Medicare Cards to Remove Social Security Numbers Part 2

The Centers for Medicare and Medicaid (CMS) officially recommends that you must destroy your old card and start immediately with the new one. However, my personal recommendation is slightly different: bring your new Medicare card with you and use it, but do not destroy the old one. Place your old card in a small clear plastic bag that indicates it is the old card and store it in a safe place. Your old card can be used as insurance in case of unexpected interruptions in the computer systems used by the government and your doctor or hospital while processing your claims. After all, when Obamacare was introduced, that is exactly what happened. Everyone remembers the massive computer problems with the state exchanges when Obamacare was introduced. But few realize that two of Colorado’s largest insurance companies, Kaiser and Anthem, also had serious computer problems the first year they introduced Obamacare.  Both the old and the new card will work theoretically until January 1, 2020. At this point, the government will no longer accept old Medicare cards and can destroy your old Medicare card. Ge a quote for an advantage plan here https://www.medicareadvantageplans2019.org

Be alert to fraud. Four things you should never do:

CMS warns consumers against fraud related to the introduction of new Medicare cards. The following are 4 things you must not do:

  1. Do not share your Medicare number or other personal information with people who contact you by email, phone, or in person, except you have given your permission in advance. If they say they are from Medicare, do not believe them, because Medicare will never call you to get information unless you have contacted them before.
  2. Never pay anyone to get a Medicare card.

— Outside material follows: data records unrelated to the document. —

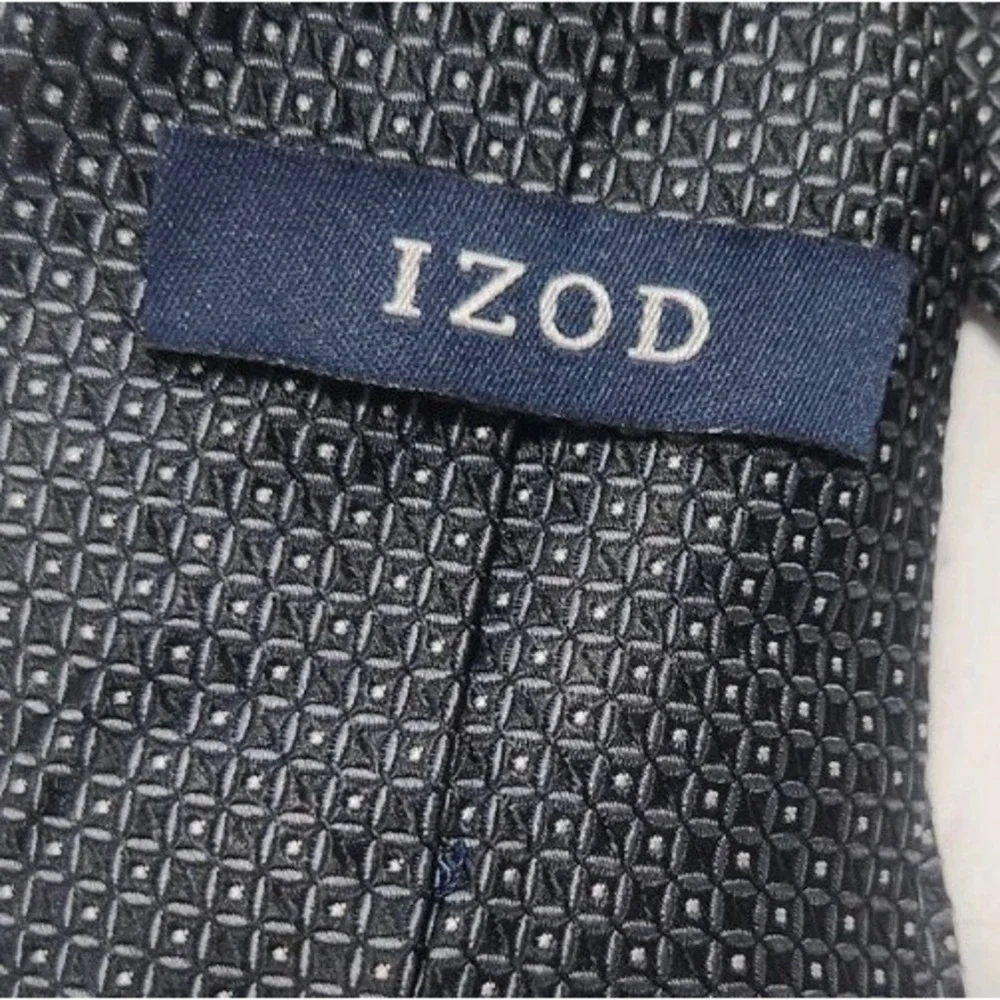 IZOD Black And White Silk Tie, Geometric‎ Pattern, 56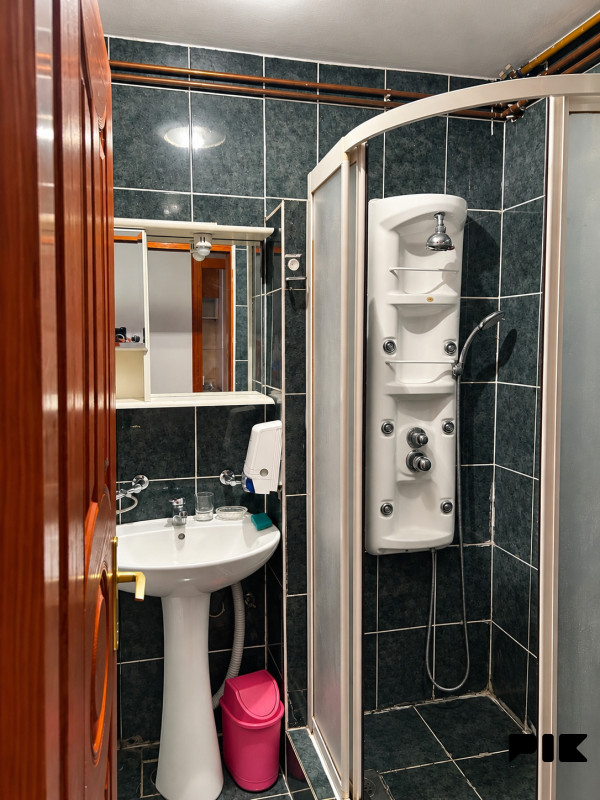 Trosoban stan 76m2 Dobrinja C5 balkon 2 sprat 12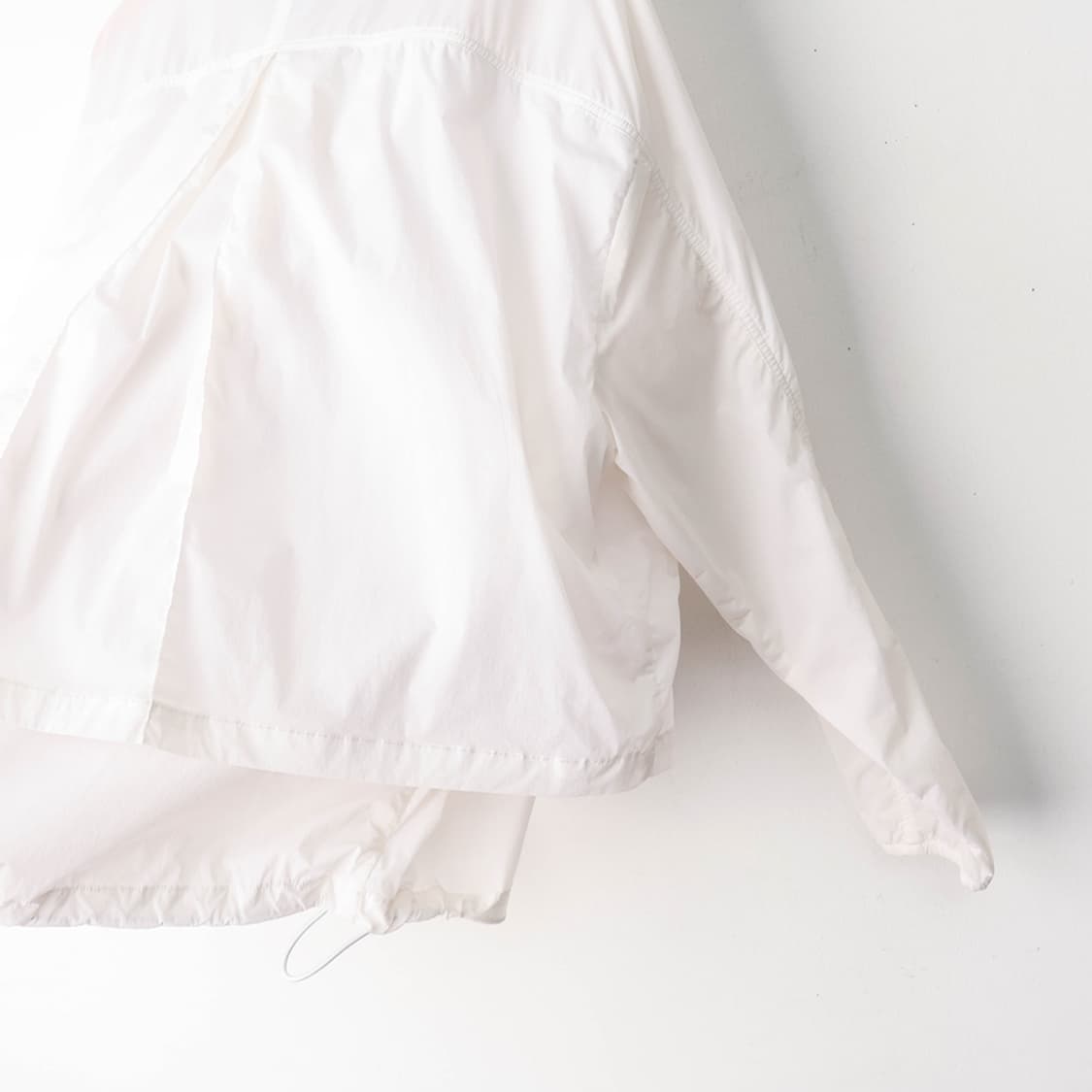 55/안다르 클리어 페더 윈드자켓 상품이미지3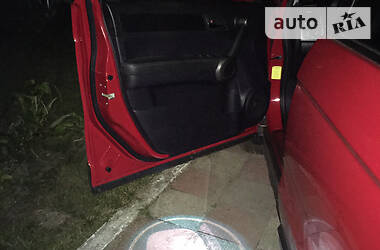 Позашляховик / Кросовер Honda CR-V 2012 в 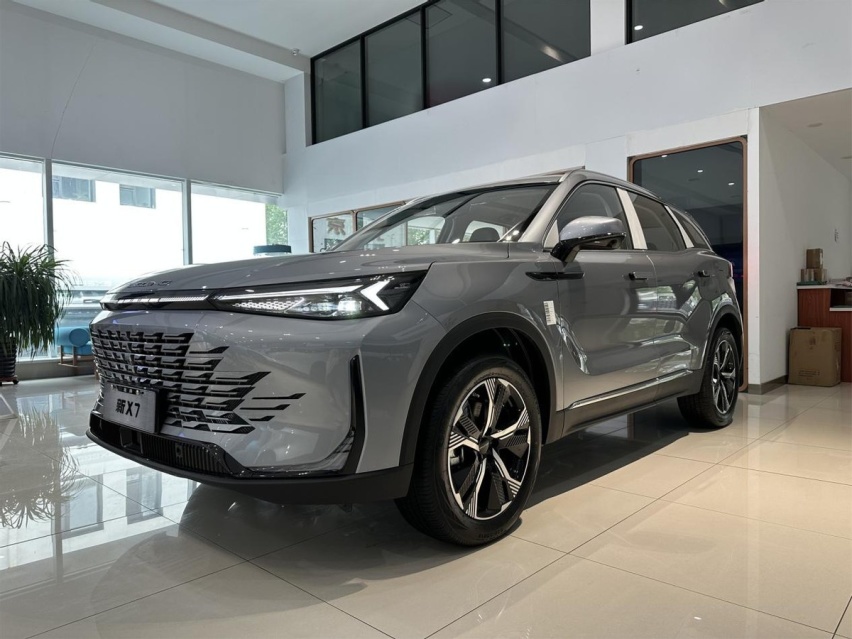 实拍北京新X7：更大、更好看、更智能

The cards are always free. If you lose your card and require a replacement, call Medicare for a free replacement card.
  3. Do not engage in surveys since this is another trick to obtain part of your personal information.
  4. Do not get involved in programs that claim to help you sign up for Medicare plan, from persons you do not know, limited-time offers, early discounts to get a Medicare card, or free medical services.

NOTE: If someone communicates with you with any of the above tricks or you cancel your Medicare medical care if you do not share your personal information, hang up and call Medicare.  Contact the Federal Trade Commission if you suspect that you are a victim of identity theft, or believe you have provided personal information to someone you should not have. Is it even appropriate to issue my Medicare card and other personal information? Medicare or someone who represents Medicare will only call in these situations and request personal information: A Medicare drug or health policy (such as a Medicare Advantage plan) may call you if you are a member of the plan already. The broker or agent who helped you join can also call you. A Customer Service Representative from Medicare can call you if you have called and left a message before, or if a Medicare representative tells you that they will call you.